Singles from Between You and Me
- "I'm Not There" Released: 14 February 2025; "Emily and Me" Released: 24 March 2025; "Hurt People" Released: 25 April 2025;

= Between You and Me (Flyte album) =

Between You and Me is the fourth studio album by English folk-rock duo Flyte. It was released on 29 August 2025 via Nettwerk Music Group in LP, CD and digital formats. It includes the singles, "I'm Not There", "Emily and Me", and "Hurt People".

==Background==
The album was preceded by Flyte's self-titled third album and features ten tracks ranging between two and five minutes each, with a total runtime of approximately forty minutes. It was produced by English record producer Ethan Johns and recorded at Will Taylor's home in London and Johns' studio.

"Hurt People" was released as a single on 25 April 2025. It was preceded by earlier singles "I'm Not There" and "Emily and Me", which were released on 14 February and 24 March.

==Reception==

The Independent rated the album five stars and remarked, "For all its folk leanings, Between You and Me also feels strikingly pertinent.
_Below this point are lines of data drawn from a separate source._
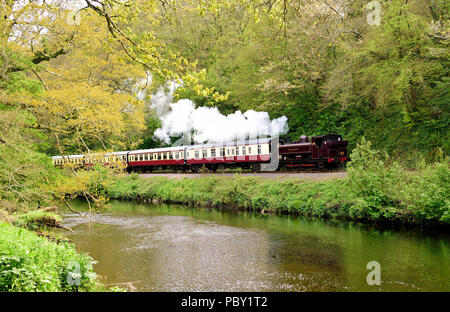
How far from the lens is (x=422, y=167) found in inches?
643

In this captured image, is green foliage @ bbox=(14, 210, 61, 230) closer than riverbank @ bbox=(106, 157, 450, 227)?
Yes

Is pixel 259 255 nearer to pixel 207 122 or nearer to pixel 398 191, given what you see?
pixel 398 191

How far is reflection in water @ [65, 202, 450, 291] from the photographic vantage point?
962 centimetres

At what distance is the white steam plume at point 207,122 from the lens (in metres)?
31.2

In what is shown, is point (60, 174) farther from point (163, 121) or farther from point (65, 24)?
point (163, 121)

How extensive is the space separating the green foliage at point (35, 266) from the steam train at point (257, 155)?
38.0ft

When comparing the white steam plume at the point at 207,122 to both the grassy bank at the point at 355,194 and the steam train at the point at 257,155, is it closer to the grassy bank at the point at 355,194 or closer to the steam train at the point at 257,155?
the steam train at the point at 257,155

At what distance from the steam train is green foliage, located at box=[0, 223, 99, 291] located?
11.6 m

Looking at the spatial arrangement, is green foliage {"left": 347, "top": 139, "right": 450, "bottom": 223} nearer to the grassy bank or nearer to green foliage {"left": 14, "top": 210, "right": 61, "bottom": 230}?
the grassy bank

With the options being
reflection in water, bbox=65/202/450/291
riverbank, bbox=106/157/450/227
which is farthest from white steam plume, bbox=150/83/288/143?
reflection in water, bbox=65/202/450/291

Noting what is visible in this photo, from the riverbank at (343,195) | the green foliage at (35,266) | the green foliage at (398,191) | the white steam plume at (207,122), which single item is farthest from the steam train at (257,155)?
the green foliage at (35,266)

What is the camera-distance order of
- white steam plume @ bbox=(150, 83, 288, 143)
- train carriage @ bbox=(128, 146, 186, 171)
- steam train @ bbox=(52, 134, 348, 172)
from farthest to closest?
train carriage @ bbox=(128, 146, 186, 171) → white steam plume @ bbox=(150, 83, 288, 143) → steam train @ bbox=(52, 134, 348, 172)

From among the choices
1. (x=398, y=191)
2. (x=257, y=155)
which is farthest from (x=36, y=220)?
(x=257, y=155)

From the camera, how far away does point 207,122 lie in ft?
116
The duo explore the fallible nature of humans – our insecurities, our pettiness, with plenty of nuance and compassion."

It received a rating of four out of five from Dork, whose reviewer Minty Mearns commented, "Between You and Me takes its listeners through the motions, but it never once feels over the top," noting the duo's "different approach to making this record" is "the one that sums them up best."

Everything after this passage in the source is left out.